Farm after Shapiro

Leland Shapiro, former chair of the Agriculture and Natural Resources department, has said major changes by the college to the management of the farm prompted his retirement from Pierce College in September.

 

He retired this semester after 39 years at the college, one year earlier than he’d planned. He said after the college transferred authority over the farm to Plant Facilities it became too difficult to teach his students using hands-on classes.

 

“I miss the college and I miss the students but it was my time to leave,” Shapiro said.

 

According to Shapiro, under “tremendous pressure from developers,” the college has sold several pieces of the farm’s land over the years.

 

“The Board of Trustees promised the revenue of the sale of that would come back to the farm, and it never got to us,” he said.

 

According to Shapiro, the college “wound up overspending on other things.” He criticized Pierce President Kathleen Burke’s predecessors, but said Burke herself has been more supportive. Shapiro added that Burke has dedicated about $100,000 per year to the farm.

 

“She did a lot more than her predecessor,” he said.

 

Burke did not return requests for comment, but associate vice president Larry Kraus disputed Shapiro’s claim that the farm was cut out of the land sale proceeds.

 

“After part of the land was sold, about half a million dollars went to the farm,” Kraus said.

 

In an email statement Shapiro sent to former students, he said “college administration decided to take the farm away from Agriculture and give its management authority to the facilities branch of the college.”

 

The statement added that the Plant Facilities department is not suited to oversee the farm.

 

The facilities branch is great at painting, electrical, plumbing and carpentry,” Shapiro said in the email. “They have no expertise in farming.”

 

According to Shapiro, director of Plant Facilities Paul Nieman “controls the purse and overall management of the farm.” Nieman did not respond to multiple requests for comment.

 

Shapiro compared Plant Facilities managing the farm to him “going over to the music department.”

 

After Plant Facilities took over management of the farm, Shapiro said the health of the animals suffered.

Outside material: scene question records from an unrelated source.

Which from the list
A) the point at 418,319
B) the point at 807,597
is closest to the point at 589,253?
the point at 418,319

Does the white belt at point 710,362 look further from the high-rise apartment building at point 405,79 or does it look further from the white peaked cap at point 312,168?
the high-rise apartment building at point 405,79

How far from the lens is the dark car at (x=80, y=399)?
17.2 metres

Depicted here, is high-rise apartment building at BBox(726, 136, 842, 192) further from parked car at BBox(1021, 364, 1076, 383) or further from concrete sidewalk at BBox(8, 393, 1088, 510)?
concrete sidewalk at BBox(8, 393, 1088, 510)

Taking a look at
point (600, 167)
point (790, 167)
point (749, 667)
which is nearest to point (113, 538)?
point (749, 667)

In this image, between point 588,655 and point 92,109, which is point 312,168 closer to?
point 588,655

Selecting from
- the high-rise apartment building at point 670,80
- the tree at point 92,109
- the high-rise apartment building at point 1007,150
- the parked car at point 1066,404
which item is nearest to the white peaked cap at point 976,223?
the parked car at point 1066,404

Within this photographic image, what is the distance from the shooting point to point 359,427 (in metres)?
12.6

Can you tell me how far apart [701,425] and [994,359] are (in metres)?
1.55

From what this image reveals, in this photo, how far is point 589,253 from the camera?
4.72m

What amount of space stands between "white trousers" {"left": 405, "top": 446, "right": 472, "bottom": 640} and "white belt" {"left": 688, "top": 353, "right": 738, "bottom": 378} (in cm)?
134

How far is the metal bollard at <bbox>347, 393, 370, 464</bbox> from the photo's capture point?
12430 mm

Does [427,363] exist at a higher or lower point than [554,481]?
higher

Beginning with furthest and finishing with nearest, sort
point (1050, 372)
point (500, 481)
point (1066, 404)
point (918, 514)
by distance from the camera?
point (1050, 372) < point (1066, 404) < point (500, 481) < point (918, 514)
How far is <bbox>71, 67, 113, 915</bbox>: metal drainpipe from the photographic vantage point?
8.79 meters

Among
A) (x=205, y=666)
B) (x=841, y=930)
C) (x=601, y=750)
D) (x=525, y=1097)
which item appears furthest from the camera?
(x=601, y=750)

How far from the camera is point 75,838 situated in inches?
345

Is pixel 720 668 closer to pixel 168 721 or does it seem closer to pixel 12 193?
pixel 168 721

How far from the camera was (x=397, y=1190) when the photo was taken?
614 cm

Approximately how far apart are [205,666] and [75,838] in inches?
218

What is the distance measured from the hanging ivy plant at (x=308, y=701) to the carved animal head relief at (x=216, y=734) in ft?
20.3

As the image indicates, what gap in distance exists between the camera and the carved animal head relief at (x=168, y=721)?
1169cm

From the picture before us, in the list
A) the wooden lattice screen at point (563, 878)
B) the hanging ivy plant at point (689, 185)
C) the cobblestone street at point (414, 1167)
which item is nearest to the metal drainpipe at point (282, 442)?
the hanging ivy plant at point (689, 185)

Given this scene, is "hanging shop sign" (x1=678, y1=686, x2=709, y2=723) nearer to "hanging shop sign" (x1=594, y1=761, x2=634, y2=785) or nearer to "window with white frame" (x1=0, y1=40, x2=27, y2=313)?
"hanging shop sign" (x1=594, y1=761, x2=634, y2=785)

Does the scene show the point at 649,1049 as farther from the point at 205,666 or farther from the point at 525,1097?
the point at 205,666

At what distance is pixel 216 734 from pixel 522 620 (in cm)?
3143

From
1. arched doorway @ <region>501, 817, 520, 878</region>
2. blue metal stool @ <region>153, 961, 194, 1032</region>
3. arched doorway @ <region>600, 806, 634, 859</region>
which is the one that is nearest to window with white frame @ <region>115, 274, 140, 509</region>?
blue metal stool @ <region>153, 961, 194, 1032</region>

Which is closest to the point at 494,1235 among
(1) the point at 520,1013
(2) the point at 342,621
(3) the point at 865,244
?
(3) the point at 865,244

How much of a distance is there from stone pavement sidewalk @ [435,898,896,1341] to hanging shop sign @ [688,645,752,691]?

Oversight of the farm and animals was previously 24 hours a day, seven days a week. After the change of management, Plant Facilities began maintaining strict 7 a.m. to 4 p.m. hours of operation.

 

Shapiro said after Plant Facilities assumed management in his last semester at Pierce, he had many animals die at the farm.

 

“On a regular basis I was asked to open our freezer,” Shapiro said, referring to the refrigerated storage where the farm puts dead animals.

 

He blamed the deaths on a shortage of funding, a lack of trained veterinary professionals and the cut in hours.

 

“Animals require a 24/7 management, and not a 7 to 4 p.m. management,” he said in an email. “We used to allow students to live, for example, at the animal units to take care of nighttime emergencies, birthings, sick animals, etc. Today, workers close the gates by 4 p.m. If an animal needs help in the evening it takes an act of Congress to get permission for someone to stay.”

 

Shapiro added that “more chickens, goats and lambs died in the past year than in the previous years combined.”

 

Everything the farm does is part of the college’s instructional programs, which fall under the supervision of Vice President of Academic Affairs Sheri Berger.

 

“I receive a weekly farm report from Greg Mruk,” Berger said, referring to the farm manager at Pierce College.

 

She said she had not heard about the string of animal deaths Shapiro mentioned. She was only aware of one, a chicken that died during a heat wave. According to Berger, the reports she has received all indicate things are going well at the farm.

 

Berger said she takes the welfare of the farm’s animals seriously, and is currently working on strategies to keep the animals safe from coyotes.

 

“The health and safety of the animals is just as important as the safety of our students,” Berger said.

 

The new chair of the department, Liz White, is excited to be taking over where Shapiro left off.

 

“I am very excited about where the farm will be in a year from now,” White said. “The farm is at a crossroads as to what they are doing in an instructional sense.”

 

Shapiro said not many people wanted to run the department after he retired. He said that the chair of the department was only given seven hours to do a job that required 30 to 40 hours a week. There used to be a full-time secretary that would handle phone calls, paperwork and the ordering of supplies. The college asked the chair of the department to handle all of those responsibilities after the secretary retired.

 

“It looks like it was calculated to be uneconomical to sustain the farm,” Shapiro said.

 

White described the administration’s attitude toward the department as “quite supportive.”

 

“Shapiro would be proud of how we are operating the farm and taking care of things,” White said.

 

Shapiro said that though White “does an excellent job” as the Veterinary Technology director, he will not be satisfied with the situation unless the farm is managed by the Agriculture department.